I was subsequently able to set DNS up on Vercel without any trouble at all. Bottom line, the issue was almost certainly a bug in Cloudflare's code. That indicates a code quality problem to me, which, in combination with the reckless incompetence that it takes to try to automate customer support with a chatbot that doesn't even have accurate information about their own processes and basic contact information, never mind a reasonable escape hatch to actual human-provided support in unusual cases (even for a paying customer), has led me simply not to trust them to deliver a reasonable quality product anymore.

They didn't even maintain any mechanism for reporting bugs to them, which is just insanity because it means there is no way to inform them even in extreme cases like a critical security bug. I get that they want to cut costs by reducing the employees needed to deal with customer service complaints, but it costs practically nothing to have a little feedback form somewhere, especially now that an LLM can handle most user feedback processing. Or failing that, a functioning support email address or phone number. But they can't even clear that incredibly low bar.

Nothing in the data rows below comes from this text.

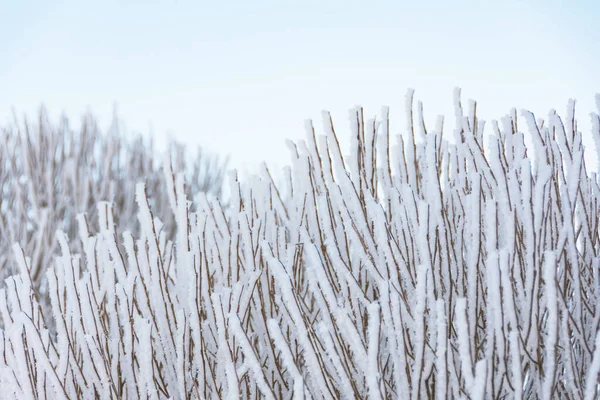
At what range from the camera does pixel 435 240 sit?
4.89 ft

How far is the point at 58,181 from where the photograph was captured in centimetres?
671

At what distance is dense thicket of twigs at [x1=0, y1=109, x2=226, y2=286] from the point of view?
6.13 metres

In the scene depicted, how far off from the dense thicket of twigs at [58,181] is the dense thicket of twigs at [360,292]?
453 cm

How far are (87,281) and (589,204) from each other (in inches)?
56.7

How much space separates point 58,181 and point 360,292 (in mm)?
5958

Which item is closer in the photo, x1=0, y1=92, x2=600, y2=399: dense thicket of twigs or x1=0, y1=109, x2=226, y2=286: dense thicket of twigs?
x1=0, y1=92, x2=600, y2=399: dense thicket of twigs

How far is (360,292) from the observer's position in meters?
1.49

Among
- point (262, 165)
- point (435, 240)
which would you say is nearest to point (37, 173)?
point (262, 165)

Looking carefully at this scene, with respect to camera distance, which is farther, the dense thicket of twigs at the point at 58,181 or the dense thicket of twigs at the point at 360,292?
the dense thicket of twigs at the point at 58,181

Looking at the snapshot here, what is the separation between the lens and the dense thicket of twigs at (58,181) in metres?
6.13

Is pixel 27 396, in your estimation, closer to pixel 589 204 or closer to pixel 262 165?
pixel 262 165

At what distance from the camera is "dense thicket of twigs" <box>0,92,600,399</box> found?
1277 mm

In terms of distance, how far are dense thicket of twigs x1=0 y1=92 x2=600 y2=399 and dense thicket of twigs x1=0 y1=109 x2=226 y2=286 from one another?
14.9ft

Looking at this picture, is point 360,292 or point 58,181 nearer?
point 360,292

All of these issues could have been avoided with a very limited application of ordinary common sense and foresight. Whoever programmed their chatbot did not take the time to set up a decent RAG system with up-to-date information about their support processes and how to contact them, even though that is an obvious requirement for a tech support chatbot. They should also have recognized the business risks posed by exposing their customers to a system which lacks any escape hatches for outlier cases requiring actual human support, which risks alienating customers like me by forcing us to jump through Kafkaesque bureaucratic hoops just to get simple problems addressed, and--even worse--making it impossible to resolve such problems after jumping through all their hoops. The team implementing this chatbot didn't even think to include a contact form as a last resort method for reporting problems to them when the chatbot gets in over its head.

Most people hate this kind of LLM-provided customer support without any human escalation options, because the bots often end up uselessly looping through some debugging steps that simply do not work for the customer's specific issue for whatever reason, which feels like slamming your head against a wall repeatedly. It's a truly infuriating user experience and is practically guaranteed to destroy the business's public goodwill and reputation.

All of which means they are gutting their customer service department following some process that lacks access to these very basic insights, which screams mismanagement to me.

I'm not exactly a huge customer, but between my personal and business sites, I plowed $45k into CF last year, and will spend not another penny on them this year, or ever again. Maybe that's not huge spend in the grand scheme of the tech industry, but at a minimum that amount of money should entitle me to some human-provided support. My annual spend alone could provide the budget for multiple offshored CSRs. If I am spending enough money to buy a car, the least they can do is let me send them an email when I have a problem instead of just throwing me to the wolves.

Ultimately, they have a much weaker moat now than at any point in the past, because LLMs make it so much easier to build out critical functionality in-house that previously would have been worth paying someone else to manage via a SaaS. And while I may not be a big enough customer for them to worry about in and of myself, I am also not the only person affected by these business practices. Every affected person increases the reputational harms suffered by Cloudflare, with another alienated customer like me bashing CF in posts like this or in conversations with their friends and colleagues in the industry. Those harms should be very concerning to CF's management because it is extremely difficult to recover lost goodwill.